Even though it is bitterly cold here (hopefully Russia will let us have some more gas for heating soon), the early morning is absolutely my favorite time of the day.  I wake up when it is still dark, though by the time I walk or run around the first few blocks, a little light is sneaking through the sidestreets.  Not the sun, yet, but definitely day.


A few minutes later, the sunlight announces itself in the windowsills.  In the 13th district, people hurry their kids to school, are walking to work, waiting for the tram, buying bread, sweeping front stoops.  Though within the beginning work of the day, it is still very peaceful, the color calming.
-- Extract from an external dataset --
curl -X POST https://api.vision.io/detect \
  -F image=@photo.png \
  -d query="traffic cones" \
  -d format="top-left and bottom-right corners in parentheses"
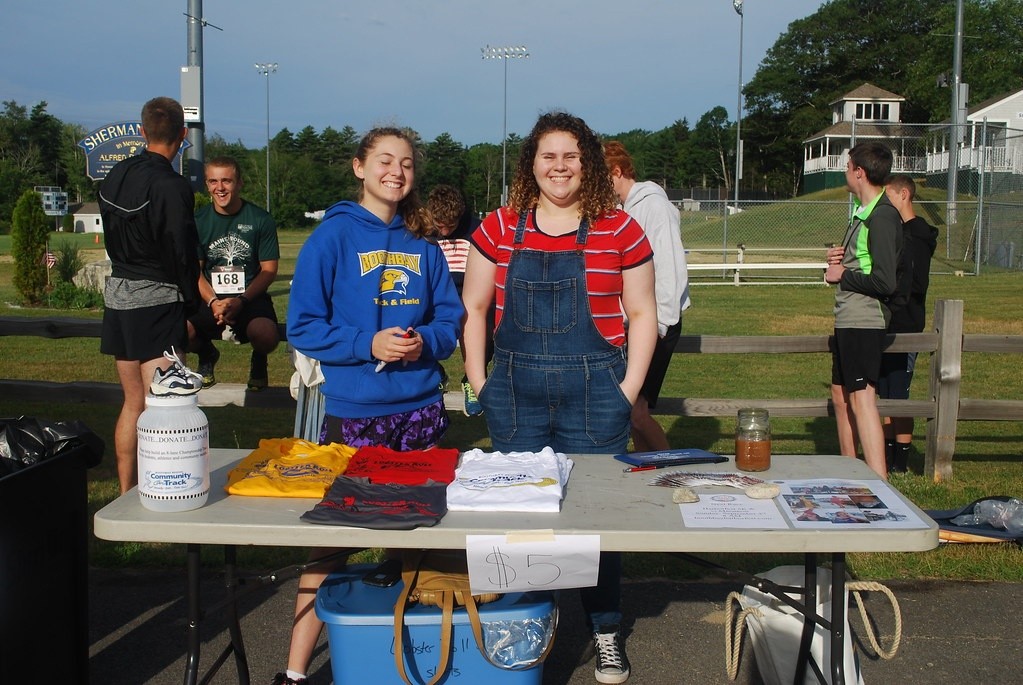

By the time I arrive home, and step out on the balcony for a cup of coffee and a quick glance at the Danube, the morning has fully arrived on the old apartment building across the street. These are thing things that make winter worth waking up for.  It’s that little something that walking you through the cold.

Györgyi thinks these buildings are ugly and is worried about what people will think about Hungary because of them.  And I understand because most people I run into in America conjure up images of Hungary as a place where people wear folk outfits to work and ride donkeys on the weekends for fun, where old alcoholic communists live in big blocks of flats and smoke cartons of cigarettes a day in the freezing, rainy, gloomy, streets.  But ugly is definitely a relative term, though I never really thought about this blog as a reperesentation of Hungary as a whole, but rather moments of a day.  And from only my experience.  I don’t really have an opinion about what’s certifiably beautiful or certifiably ugly here.  True, in some of the old buildings, the outer layer has chipped away.  In the Castle District they glue a plaque next to it, write a date on it, to show just how many layers/years have passed as a kind of proof of the lovliness of history.  In parts of the city, like in Pest, or in our 13th District, a plaque would be a little condescending, I suppose, especially for the non-tourists that live in the houses, perhaps have, for generations.  Our building was once a cotton factory, afterall, and I like to imagine what the walls looked like before they rebuilt them, put in gallery windows and a pool.

Maybe writers have an annoying quality to romanticize things that can’t or shouldn’t be made better with words, or maybe because of my experience as a kid growing up in a decidedly unattractive but likewise charming industrial city like Akron, Ohio, I have a different perspective now.  But I would be remiss not to acknowledge that the perspective is mine alone, and this city is certainly not mine to make claims on.  But I find the clean, cool, albeit old pathways charming.  The light soothing.  And I’m glad to hang my hat here awhile.